高レベル帯の冒険者が軒並み討伐に失敗したあのバグ。それを元にこのレイドが作られたのなら、冒険者達はかなり不利な状況・・・と言う訳ではない、か。
12人限定のインスタントダンジョン内じゃなくて、ここは外なんだから100人でも200人でも寄ってたかっての討伐が可能。例え12人でも討伐になったとしても、制限時間が存在しないんだから、負け戦にはならない。
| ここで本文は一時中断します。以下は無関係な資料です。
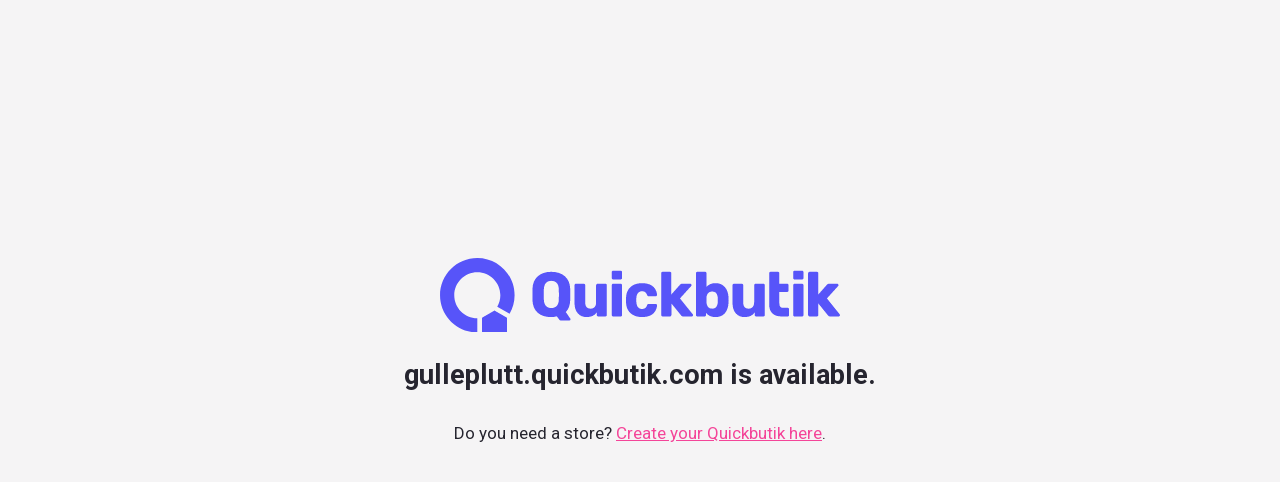

--- FILE ---
content_type: text/html; charset=utf-8
request_url: https://gulleplutt.quickbutik.com/alla-produkter/presenter/till-sma-barn/amuseable-pinecone-gosedjur-kotte
body_size: 1223
content:
<!DOCTYPE html>
<html style="height: 100%;">

<head>
	<title>Create your own store on Quickbutik.com</title>
	<meta name="viewport" content="width=device-width, initial-scale=1.0">
	<link rel="preconnect" href="https://fonts.googleapis.com">
	<link rel="preconnect" href="https://fonts.gstatic.com" crossorigin>
	<link href="https://fonts.googleapis.com/css2?family=Roboto:wght@400;700&display=swap" rel="stylesheet">
    <style>
        :root {
            --theme-ui-colors-base: #6154F9;
            --theme-ui-colors-aubergine: #362F4A;
            --theme-ui-colors-kiwi: #20D287;
            --theme-ui-colors-raspberry: #f44599;
            --theme-ui-colors-behance: #5754f9;
            --theme-ui-colors-egg: #faf8f7;

            --theme-ui-colors-bgSecondary: #F5F4F5;
            --theme-ui-colors-textPrimary: #26252F;
        }

        * {
            box-sizing: border-box;
        }

        html {
            background: var(--theme-ui-colors-bgSecondary);
            height: 100%;
            -webkit-font-smoothing: antialiased;
            -webkit-text-decoration: none;
            text-decoration: none;
            font-family: Roboto, sans-serif;
            line-height: 1.4;
            font-size: 17px;
            font-weight: 400;
            color: var(--theme-ui-colors-textPrimary)
        }

        body {
            padding: 0;
            margin: 0;
            height: 100%;
        }

        .container {
            display: flex;
            align-items: center;

            text-align: center;
            max-width: 768px;
            margin: 0 auto;

            height: 100%;
            width: 100%;
        }

        .container>div {
            max-width: 768px;
            margin: 0 auto;
            padding: 0 1.5rem;
        }

        h1,
        h2,
        h3 {
            color: var(--theme-ui-colors-textPrimary);
            font-weight: 400;
            margin: 0;
            line-height: 1.25;
        }

		h1 { font-size: 2rem; }
		h2 { font-size: 1.6rem; }

        .lead {
            font-size: 1.4rem;
            margin: 30px 0;
        }

        a {
            color: var(--theme-ui-colors-raspberry);
            text-decoration: underline;
            text-underline-offset: 4px;
        }

        ol {
            text-align: left;
            max-width: 400px;
            margin: 20px auto 0 auto;
        }

        ol>li {
            margin-bottom: 10px;
        }

        .logotype {
            width: 100%;
            max-width: 400px;
			margin: 0 0 20px 0;
        }

        hr {
            border: none;
            background-color: var(--theme-ui-colors-aubergine);
            opacity: 0.1;
            display: block;
            height: 1px;
            margin: 40px 0
        }
		
		@media (max-width: 768px) { 
			.mobile-block {
				display: block;
				margin-top: 10px;
			}
			.mobile-hidden {
				display: none;
			}

			.logotype {
				max-width: 300px;
			}
		}
    </style>
</head>

<body>
	<div class="container">
		<div>
			<img alt="Quickbutik" src="/assets/logos/quickbutik-full-color.svg" class="logotype">
			<h2 style="font-weight:bold;margin-bottom:30px">gulleplutt.quickbutik.com is available.</h2>
			<p>Do you need a store? <span class="mobile-block"><a title="Quickbutik" href="https://quickbutik.com">Create your Quickbutik here</a><span class="mobile-hidden">.</span></span></p>
		</div>
	</div>
<script defer src="https://static.cloudflareinsights.com/beacon.min.js/vcd15cbe7772f49c399c6a5babf22c1241717689176015" integrity="sha512-ZpsOmlRQV6y907TI0dKBHq9Md29nnaEIPlkf84rnaERnq6zvWvPUqr2ft8M1aS28oN72PdrCzSjY4U6VaAw1EQ==" data-cf-beacon='{"rayId":"9be768285f4eaddf","version":"2025.9.1","serverTiming":{"name":{"cfExtPri":true,"cfEdge":true,"cfOrigin":true,"cfL4":true,"cfSpeedBrain":true,"cfCacheStatus":true}},"token":"7a304e0c4e854d16bca3b20c50bbf8db","b":1}' crossorigin="anonymous"></script>
</body>

</html>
問題なのは、どれだけ被害を少なく終わらせる事が出来るか。
「DOUBLE SLASH!」
今使える中で1番強いスキルで足を狙って攻撃、ゆっくりと仰け反ったレイドが再び歩みだそうとした所でもう1度スキルで攻撃。またゆっくりと仰け反って、歩き出そうとしたら攻撃。
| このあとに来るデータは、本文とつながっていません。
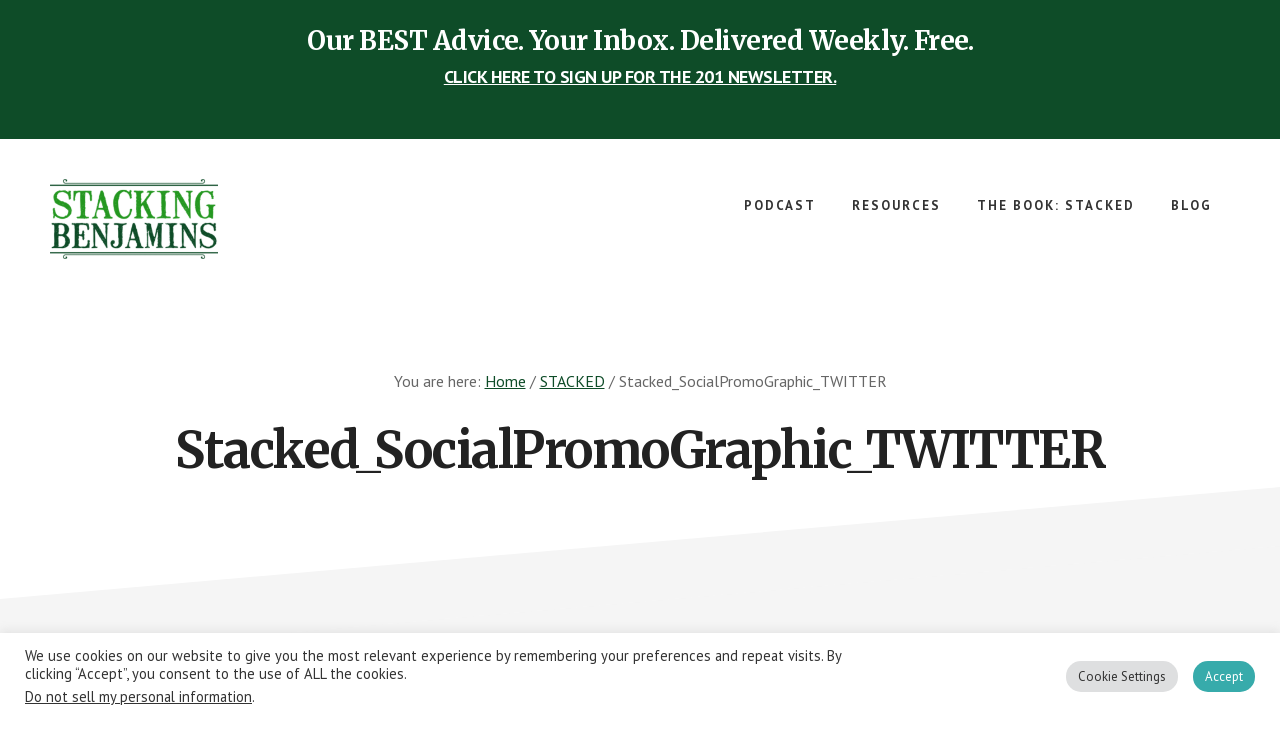

--- FILE ---
content_type: text/html; charset=utf-8
request_url: https://www.google.com/recaptcha/api2/aframe
body_size: 267
content:
<!DOCTYPE HTML><html><head><meta http-equiv="content-type" content="text/html; charset=UTF-8"></head><body><script nonce="TlOq3E3xIJkU9Hngp3x0dw">/** Anti-fraud and anti-abuse applications only. See google.com/recaptcha */ try{var clients={'sodar':'https://pagead2.googlesyndication.com/pagead/sodar?'};window.addEventListener("message",function(a){try{if(a.source===window.parent){var b=JSON.parse(a.data);var c=clients[b['id']];if(c){var d=document.createElement('img');d.src=c+b['params']+'&rc='+(localStorage.getItem("rc::a")?sessionStorage.getItem("rc::b"):"");window.document.body.appendChild(d);sessionStorage.setItem("rc::e",parseInt(sessionStorage.getItem("rc::e")||0)+1);localStorage.setItem("rc::h",'1769108202585');}}}catch(b){}});window.parent.postMessage("_grecaptcha_ready", "*");}catch(b){}</script></body></html>

--- FILE ---
content_type: application/javascript; charset=utf-8
request_url: https://www.stackingbenjamins.com/wp-content/cache/autoptimize/js/autoptimize_single_85bef89ab9a68ec3a26877d4d3acfa3d.js
body_size: 12
content:
(function($){$('.content .entry *').focus(function(){$(this).closest('.entry').addClass('focused');}).blur(function(){$(this).closest('.entry').removeClass('focused');});})(jQuery);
こうしていれば村にレイドが近付く事はないし、いつかは倒せるだろう。ただ、地味で、退屈だが。
少しだけ仰け反るだけだったレイドが、次第に大きく仰け反るようになり、終に足が後ろに1歩下がった。
ゆっくりと足が下がり、グラリとバランスが崩れる。軸足にDOUBLE SLASHを放ち、振り上がった短剣を構え直す事もせずにそのままSHOCK WAVEを額に。
ズゥゥゥン。
地響きをたてながら仰向けに倒れたレイドに向かって3体のゴーレムが一斉に乗りかかり、合計6本の腕でガリガリとHPを削って行く。その間に弱点である足に向かってスキルを連続して当てていると、後ろからオッサンがやって来て杖をかざした。
操る技を使おうとしているのだろうが、まだ少し早い。
「まだ倒せてないんだけど?」
瀕死ではあるんだけど、DOUBLE SLASHで言うと、まだ後20回分位のHPが残っている。
「ネクロマンサーではない所を、お見せしましょう」
オッサン・・・多分だけど、多分なんだけど、今物凄く格好良い事を言ったんだよね?でも、私魔法職に詳しくないからさ、ネクロマンサーの事すら良く分かってないんだよ。そんな良く分かっていない職種と違うって良い顔で言われても反応に困る!